Bloomin's U.S. same-store sales decreased 0.4 percent in Q2 year-over-year, but rose 27.6 percent against 2019. Average check grew 7.9 percent compared to 2021 and menu mix was 2.1 percent.
For Outback specifically, domestic comps dropped 1.1 percent, but rose 10.1 percent versus three years ago. The steakhouse earned $77,941 in average weekly sales per restaurant ($4 million annualized AUV), versus $69,497 in 2019 ($3.6 million annualized AUV).
The company saw positive trends through May, but sales softened June. In July, Bloomin' saw sequential improvement month-over-month.
Deno said that so far, the brand isn't seeing consumers managing their spending habits.
"In fact, in some of our brands, we're seeing continued trade up, and so that's been really strong for us," the CEO said. "And so that's one of the reasons why we want to continue to invest behind the marketing and talk about our value and some of the other things we can trade up to in our business that we're seeing. So the consumer, for us, is hanging in there."
Blooomin' earned $1.13 billion in Q2 revenue, a 4.4 percent increase year-over-year, fueled by a $58 million rise in international restaurant sales. The company raised its 2022 revenue guidance to $4.4 billion to $4.45 billion, up from $4.35 billion to $4.4 billion.
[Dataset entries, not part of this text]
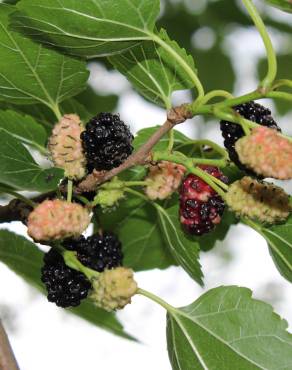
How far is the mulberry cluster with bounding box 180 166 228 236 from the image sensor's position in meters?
1.29

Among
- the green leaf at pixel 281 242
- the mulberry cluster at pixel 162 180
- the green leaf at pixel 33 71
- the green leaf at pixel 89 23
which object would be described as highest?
the green leaf at pixel 89 23

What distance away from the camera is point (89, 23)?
1.14 m

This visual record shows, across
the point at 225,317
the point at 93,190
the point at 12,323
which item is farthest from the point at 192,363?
the point at 12,323

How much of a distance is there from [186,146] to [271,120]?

The bump is driven by higher-than-expected U.S. and international revenues in the first half of 2022, a planned increase in marketing investment in the final six months of the year, and incremental pricing.
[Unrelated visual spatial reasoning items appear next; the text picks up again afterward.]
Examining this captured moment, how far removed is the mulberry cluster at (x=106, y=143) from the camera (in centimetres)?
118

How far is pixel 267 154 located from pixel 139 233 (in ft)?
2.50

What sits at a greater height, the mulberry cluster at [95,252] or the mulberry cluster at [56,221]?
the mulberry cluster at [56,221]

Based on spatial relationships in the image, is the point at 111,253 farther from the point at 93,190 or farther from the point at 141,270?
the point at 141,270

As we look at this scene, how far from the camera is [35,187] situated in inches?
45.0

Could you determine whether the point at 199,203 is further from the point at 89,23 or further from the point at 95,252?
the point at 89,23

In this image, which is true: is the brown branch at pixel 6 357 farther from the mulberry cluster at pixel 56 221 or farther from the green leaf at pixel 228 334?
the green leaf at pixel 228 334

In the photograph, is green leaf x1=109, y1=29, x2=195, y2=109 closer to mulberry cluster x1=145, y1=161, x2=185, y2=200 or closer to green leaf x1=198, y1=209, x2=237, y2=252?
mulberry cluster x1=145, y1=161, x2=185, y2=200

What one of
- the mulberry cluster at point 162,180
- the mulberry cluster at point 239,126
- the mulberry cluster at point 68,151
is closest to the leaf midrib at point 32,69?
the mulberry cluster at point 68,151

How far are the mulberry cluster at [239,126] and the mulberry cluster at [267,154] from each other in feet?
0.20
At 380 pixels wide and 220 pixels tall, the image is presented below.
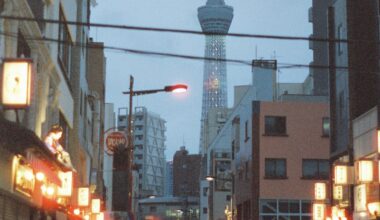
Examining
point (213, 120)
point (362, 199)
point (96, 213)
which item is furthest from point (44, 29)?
point (213, 120)

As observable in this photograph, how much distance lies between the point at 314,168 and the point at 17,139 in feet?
153

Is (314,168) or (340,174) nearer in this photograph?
(340,174)

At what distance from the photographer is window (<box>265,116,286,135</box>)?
62.9m

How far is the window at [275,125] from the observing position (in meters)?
62.9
Deno said Bloomin's marketing will be heavily digital, and won't include deep discounting.
"If you look at just our menu offerings at Outback in particular, the combos that we have and some of the other values that we have are very compelling, especially when you line them up with other players in the industry, and we're going to talk about that," the CEO said. "And the thing that we have about marketing is, we've learned so much on digital we can have tremendous flexibility. We can toggle it up or down depending on the returns that we're seeing."
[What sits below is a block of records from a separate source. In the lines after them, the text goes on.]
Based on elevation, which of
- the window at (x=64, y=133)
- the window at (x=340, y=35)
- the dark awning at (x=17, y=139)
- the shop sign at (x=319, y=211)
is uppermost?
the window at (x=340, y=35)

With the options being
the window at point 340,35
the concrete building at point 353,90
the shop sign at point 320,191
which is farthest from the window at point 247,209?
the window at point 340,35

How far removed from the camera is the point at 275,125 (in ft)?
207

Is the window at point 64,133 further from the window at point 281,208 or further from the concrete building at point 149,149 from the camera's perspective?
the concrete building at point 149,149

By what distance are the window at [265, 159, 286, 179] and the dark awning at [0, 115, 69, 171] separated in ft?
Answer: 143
In terms of development, Outback—which has 693 U.S. restaurants—is continuing to pursue new trade areas and fill-in opportunities with its smaller, less expensive prototype. The steakhouse is on track to open 16 new stores this year. There are 135 units in Brazil, but Bloomin' feels there's room for 240. Carrabba's is looking to expand in key markets, as well.
Despite difficult conditions, Deno still expects Bloomin' to achieve 2-3 percent net unit growth in the years ahead.
"In my career, some of the best moves that we made in companies I've been involved is when the economy is a little tough," Deno said. "You can really make headwind on sites, maybe saving some cost, etc. ... I can tell you looking at the pipeline that our real estate team is developing, especially at Outback, we're seeing some really great sites in the right trade areas, in the right parts of the country with really good returns, and that pipeline is growing."